The Problem With “Technocracy”

While the USSIA did conclude, its failure to reallocate as much spectrum as it aimed to is an important contributor to the United States’ laggard status in developing cutting edge broadband internet, which itself is a major national security concern.

What I find instructive about this example and what impelled me to share it is precisely not its exceptional nature.  Instead, it fits perfect the pattern of what, in a related essay I recently posted, I call “technocracy”.

I was once very much a member of the market design community. I still believe that ideas building off those of Nobel Laureate and founder of the field of mechanism design William Vickrey have some of the greatest potential to transform our society for the better of any ideas in the world. I wrote a book based on this idea and founded and chair a non-profit dedicated to this mission

I once believed that these ideas being good ones, and that the community practicing them being a “meritocracy” full of “smart people” and remedying some specific flaw of previous technocracies, would be enough to move beyond the general problems of technocracy. I now believe these views were wrong-headed and my experiences, described above, were critical to changing my mind. Because the ideas developed in the market design community are so important, it is critical that this community moves beyond their current practices to ones that are more likely to contribute to the renewal of liberal democracy.

We are in the midst of a crisis of confidence in existing institutions such as liberal democracy, capitalism, and especially the technocratic elites that are widely seen to have hoarded the status and privileges in our present order without repaying the trust the public placed in them

Like all technology, these tools can be used as weapons of oppression and exploitation by the powerful, as much as they can as tools of liberation and democracy by the many. To achieve the latter requires that those who are expert in the tools use them in a “democratic spirit,” in the sense that they clearly communicate key insights to broad publics that are then able to use these technologies on their own terms, for their own purposes, subject to their own critiques and reimaginations.

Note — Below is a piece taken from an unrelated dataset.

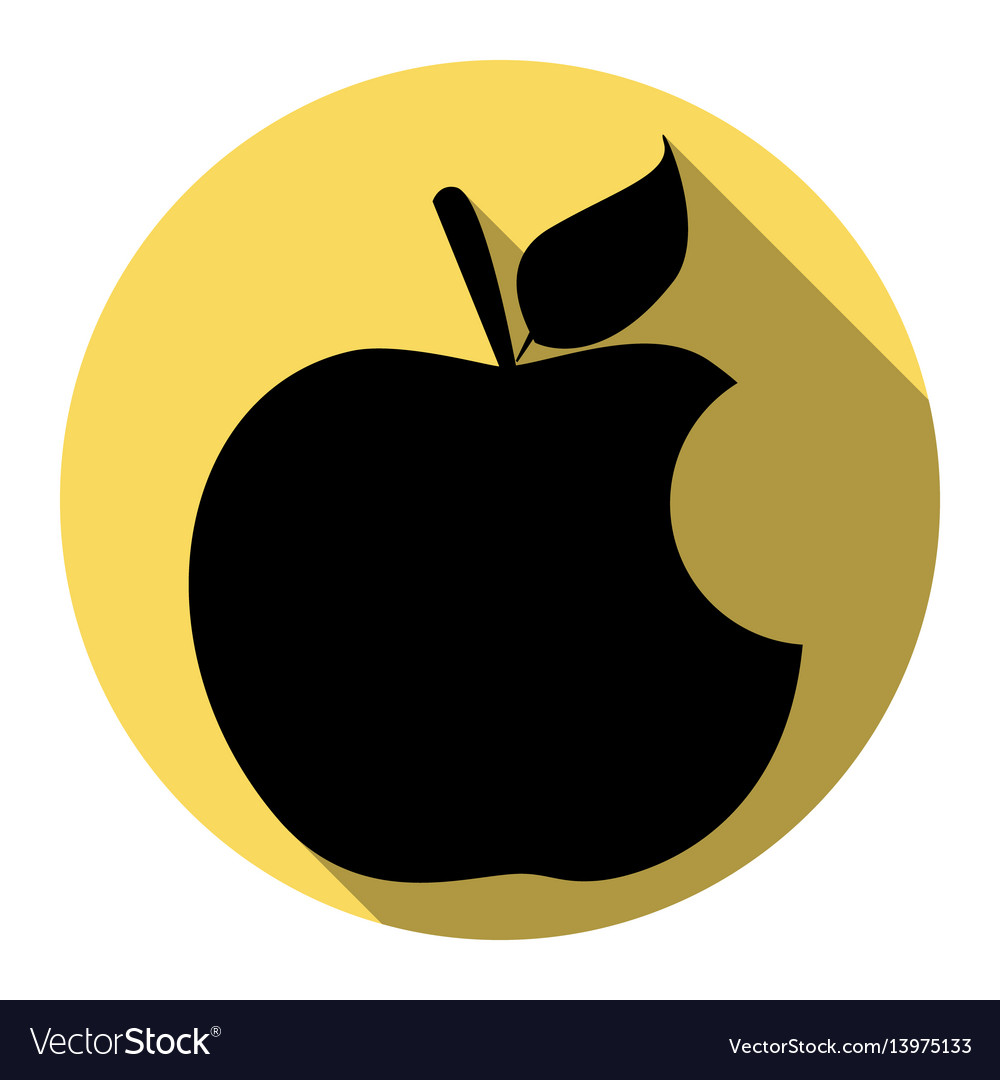 Bite apple sign flat black icon with flat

This will almost always require distillation, simplification and imperfect optimization, as well as deep collaboration with those holding skills that market designers lack, such as artistic design, entrepreneurship, activism, etc. If instead they are used for whispering in the ears of princes, they will be captured for the particularistic benefit and narrow vision of the few who can hear and understand the whispers. 

We are in the midst of a crisis of confidence in existing institutions such as liberal democracy, capitalism, and especially the technocratic elites that are widely seen to have hoarded the status and privileges in our present order without repaying the trust the public placed in them.

Circumstances like the above fuel and affirm this public distrust. The alternatives widely on offer, in the form of nationalist and statist populism, are unattractive to many (especially in the political center), and I personally believe they are likely to only worsen the currently-perceived problems. 

This leads to a natural temptation among technocrats to further conceal these incident from the public, defending the present order at the cost of eroding transparency and building further fragility into the system. 

I believe that this approach is not only unsustainable. More importantly, it makes the type of transformational change these technologies could potentially offer impossible, as such systemic change requires the active engagement, broad understanding and widely shared legitimacy that only democratic conversation can create.  I believe such fundamental change is necessary to recreate a foundation of trust in the social order.

Justice for and public judgement of those who broke the public trust is a necessary part of moving beyond mistakes of the past, in this case and in many related cases. Yet the direction of this motion should be towards a new practice of design in a democratic spirit.